YouTube speaks: We’ll let you all live-stream soon

24 Jun 2016

While Periscope and Facebook Live jostle for early pole position in the live-streaming industry, YouTube is getting ready to dominate in an instant.

There are few true giants in technology, maybe five or six. Apple somehow dominates what constitutes ‘cool’. Google: search. Facebook: social media. Amazon: e-commerce. Spotify: music streaming.
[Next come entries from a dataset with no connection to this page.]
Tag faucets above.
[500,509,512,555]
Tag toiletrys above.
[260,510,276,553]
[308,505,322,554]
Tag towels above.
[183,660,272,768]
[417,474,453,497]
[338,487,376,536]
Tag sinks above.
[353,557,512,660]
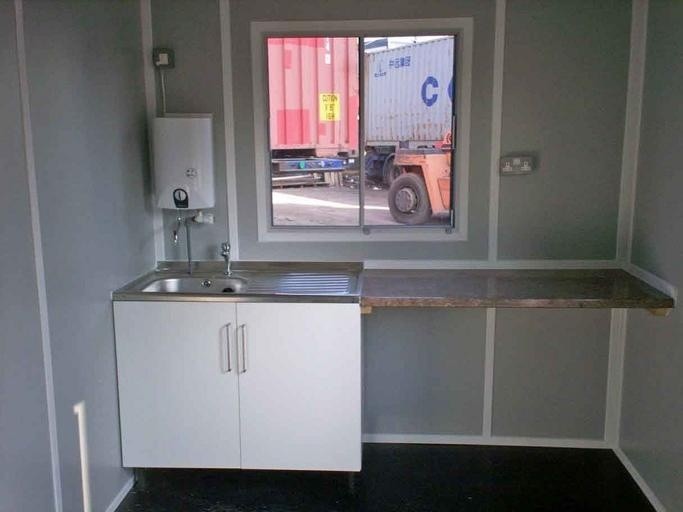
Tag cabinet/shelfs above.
[113,299,364,475]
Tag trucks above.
[362,36,453,188]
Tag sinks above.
[141,275,246,295]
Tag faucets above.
[172,219,181,243]
[219,242,232,275]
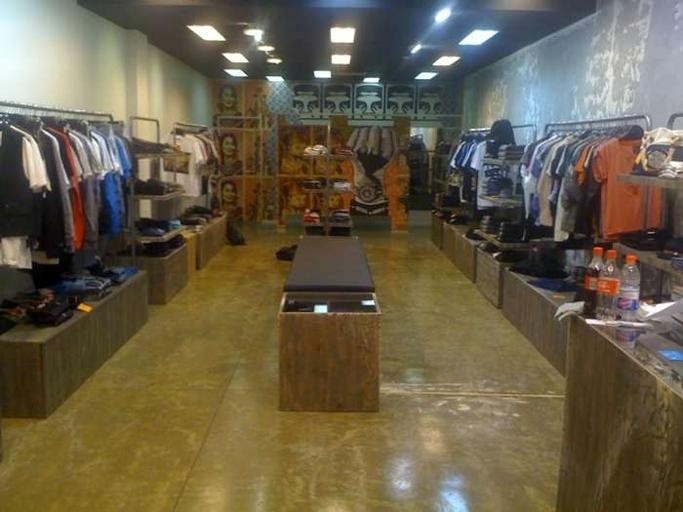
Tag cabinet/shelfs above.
[613,112,683,305]
[301,153,354,229]
[130,117,189,269]
[431,154,465,214]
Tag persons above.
[213,84,243,129]
[217,132,242,176]
[219,180,243,222]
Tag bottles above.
[612,324,638,357]
[578,244,608,321]
[614,253,644,322]
[594,249,620,322]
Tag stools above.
[285,235,374,292]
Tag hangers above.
[1,101,116,135]
[170,122,209,137]
[544,116,644,141]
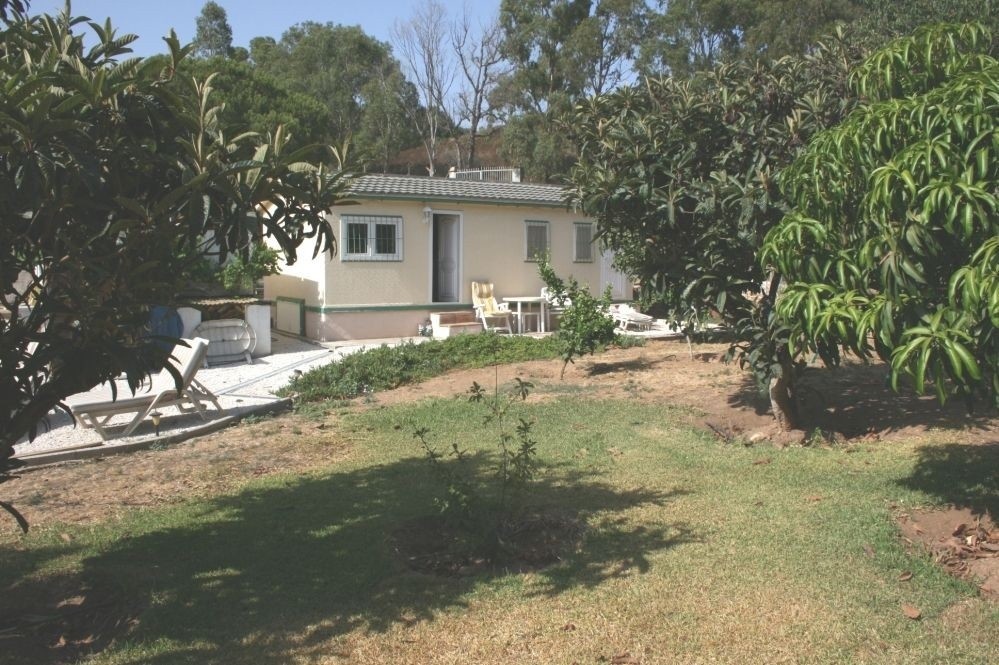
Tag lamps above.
[422,201,432,224]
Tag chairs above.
[541,286,573,332]
[470,281,514,338]
[68,337,226,442]
[600,304,654,331]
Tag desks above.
[191,318,257,369]
[504,296,549,334]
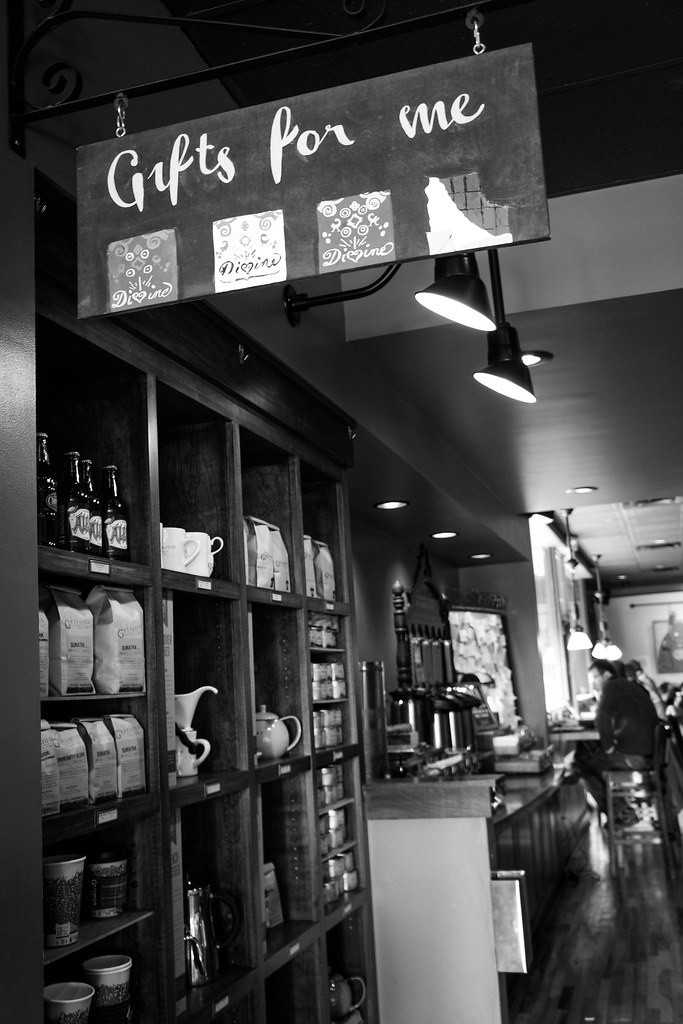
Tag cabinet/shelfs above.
[34,283,380,1024]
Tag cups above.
[86,860,128,918]
[43,854,87,946]
[159,523,224,577]
[176,731,210,777]
[84,955,132,1005]
[44,982,95,1024]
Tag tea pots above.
[327,966,366,1020]
[256,705,301,761]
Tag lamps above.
[281,245,538,405]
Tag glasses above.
[588,673,600,681]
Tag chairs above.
[599,720,673,845]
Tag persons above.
[568,658,669,828]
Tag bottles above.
[37,432,130,560]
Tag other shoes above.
[603,808,639,832]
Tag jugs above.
[184,884,238,987]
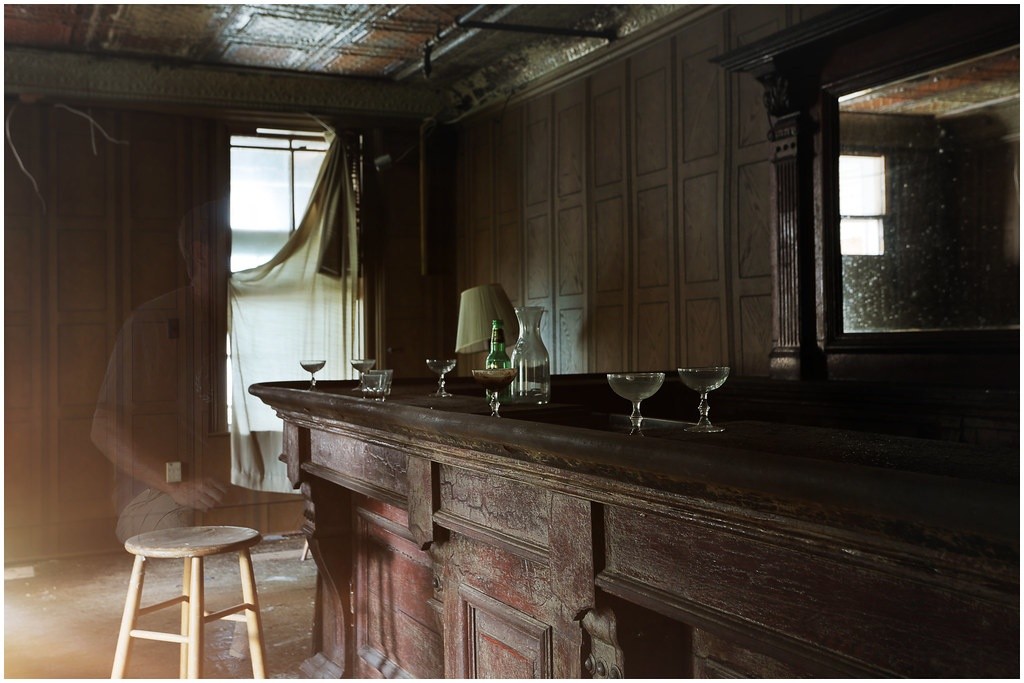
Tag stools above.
[109,524,268,680]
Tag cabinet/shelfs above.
[247,379,1017,679]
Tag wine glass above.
[425,358,457,398]
[606,372,666,438]
[299,359,326,393]
[350,358,375,392]
[677,366,730,434]
[471,368,518,418]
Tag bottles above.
[485,319,517,406]
[510,306,551,406]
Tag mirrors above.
[820,23,1020,353]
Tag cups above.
[360,373,387,405]
[369,369,393,396]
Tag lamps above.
[454,282,521,396]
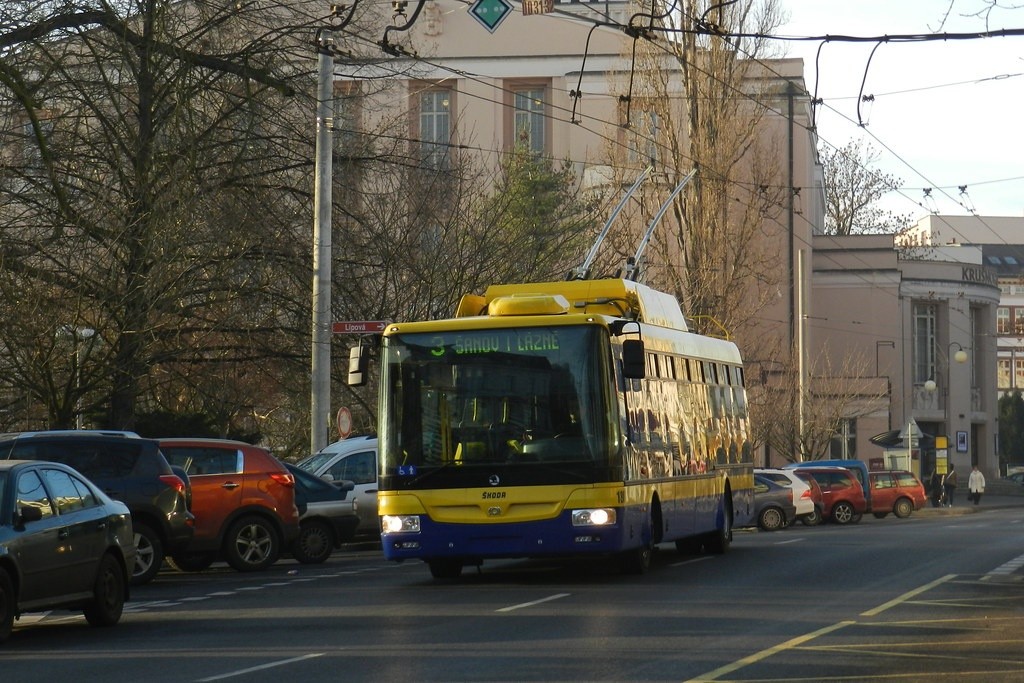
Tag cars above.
[754,475,797,531]
[0,459,136,643]
[277,459,358,567]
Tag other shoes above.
[948,505,952,508]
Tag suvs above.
[153,439,300,574]
[293,434,383,551]
[778,467,867,524]
[753,467,814,529]
[868,469,927,518]
[0,430,195,590]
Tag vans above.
[781,460,874,523]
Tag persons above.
[453,406,522,464]
[968,465,985,505]
[941,463,957,508]
[930,465,941,506]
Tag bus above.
[348,279,756,582]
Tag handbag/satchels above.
[967,489,972,500]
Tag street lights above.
[55,325,95,432]
[924,342,968,491]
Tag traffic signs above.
[332,320,395,333]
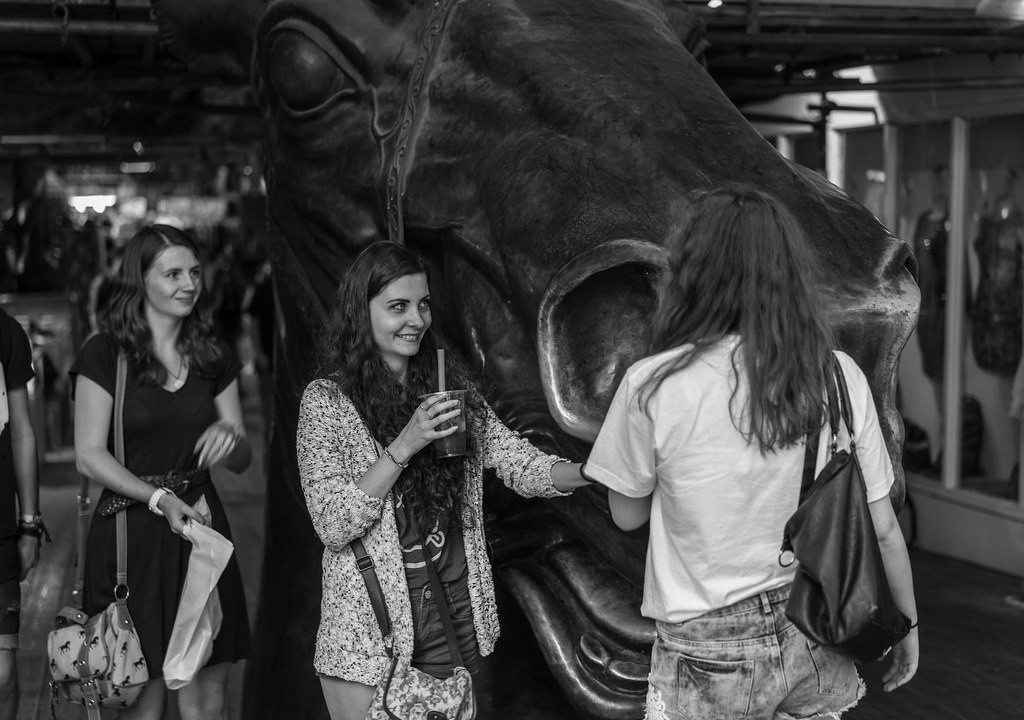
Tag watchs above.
[148,487,177,517]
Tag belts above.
[99,469,211,516]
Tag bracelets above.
[580,463,598,483]
[384,447,409,469]
[911,621,919,629]
[18,511,52,543]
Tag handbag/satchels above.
[779,350,911,663]
[364,656,478,720]
[47,598,150,719]
[164,494,234,691]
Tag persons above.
[583,182,921,720]
[0,305,52,720]
[67,224,255,720]
[294,239,599,720]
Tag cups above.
[419,388,471,460]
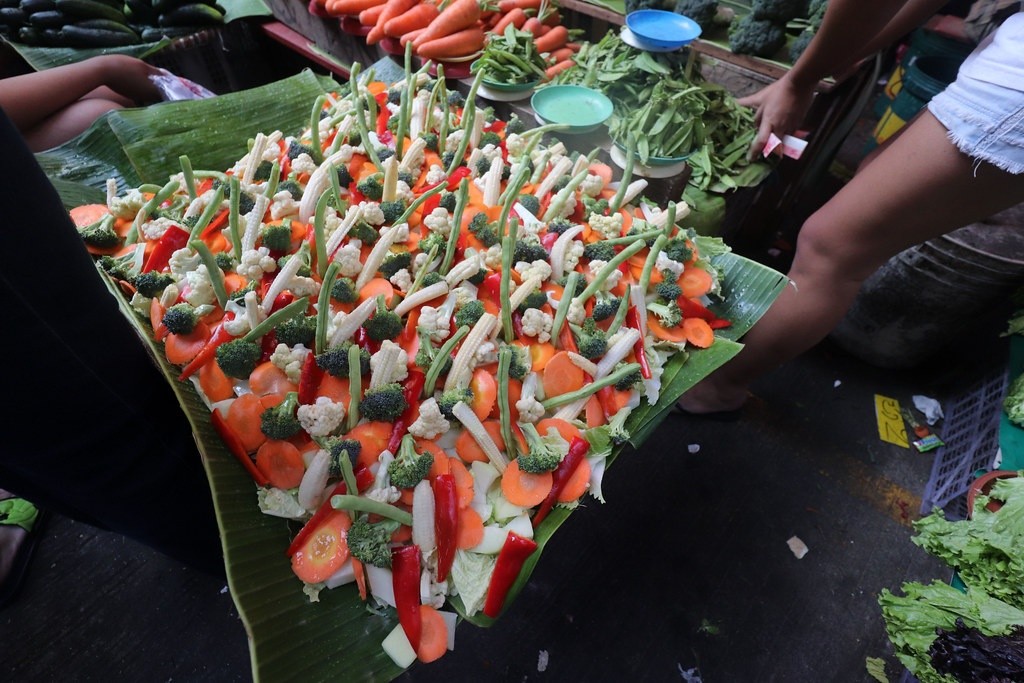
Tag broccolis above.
[625,0,846,67]
[76,63,729,569]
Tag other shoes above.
[668,398,742,422]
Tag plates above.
[606,143,688,179]
[533,113,605,135]
[608,118,700,166]
[531,84,614,131]
[624,9,703,48]
[619,26,682,52]
[475,61,546,92]
[473,84,533,101]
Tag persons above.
[665,0,1024,416]
[0,54,226,580]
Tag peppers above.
[532,438,589,527]
[139,89,731,659]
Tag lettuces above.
[879,373,1024,683]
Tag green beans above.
[557,29,777,198]
[471,24,548,87]
[496,349,519,462]
[500,236,516,342]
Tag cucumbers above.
[0,0,226,45]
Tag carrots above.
[230,396,267,451]
[542,355,584,401]
[258,440,305,488]
[326,0,589,78]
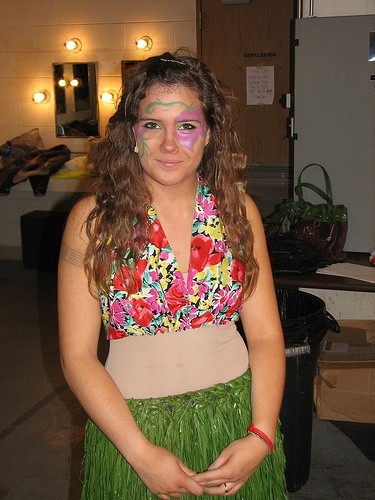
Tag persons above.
[57,52,289,500]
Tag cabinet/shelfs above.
[195,0,296,217]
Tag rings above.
[224,483,229,493]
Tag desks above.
[274,251,375,293]
[11,173,103,192]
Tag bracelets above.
[247,423,274,456]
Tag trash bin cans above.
[233,287,327,490]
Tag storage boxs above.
[311,318,375,423]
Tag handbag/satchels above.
[262,164,348,263]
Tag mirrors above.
[121,59,142,84]
[51,62,102,138]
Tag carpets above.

YouTube: video streaming.

The latter is, perhaps, the most dominant of the lot and, at the click of its fingers, YouTube could do away with Periscope and Facebook Live faster than it took you to watch the Chewbacca mask masterpiece a few weeks ago.

Live streaming has been a feature on YouTube for a few years now, with this year’s Europa League and Champions League finals played over the service last month.

Earlier this year, 21m people watched Coachella – in 360º video – on YouTube, while the company claims “one-sixth of the internet” watched Felix Baumgartner fall from space in 2012.

However, general users have yet to be given the keys to the castle, we can’t live-stream on YouTube. But that could all change soon. “Soon” being the word of Kurt Wilms, product lead for immersive experiences at the company.

Wilms and his team are already working on integrating a streaming service into the general YouTube app, meaning an upgrade soon is pretty much all users will have to do.

“Because it’s built right into the YouTube app, mobile live streaming will have all the features your regular videos have,” said Wilms. “You’ll be able to search for them, find them through recommendations and playlists and protect them from unauthorised uses.”

YouTube Live Streaming

There’s no timeline for the full release, though as of today The Young Turks, AIB, Platica Polinesia, SacconeJolys, and Alex Wassabi are already hooked up to this brave new world.

The news comes less than 48 hours after Periscope enjoyed its finest hour, amid a sit-in at the US House of Representatives. This will all look like small fry once YouTube really gets involved, though.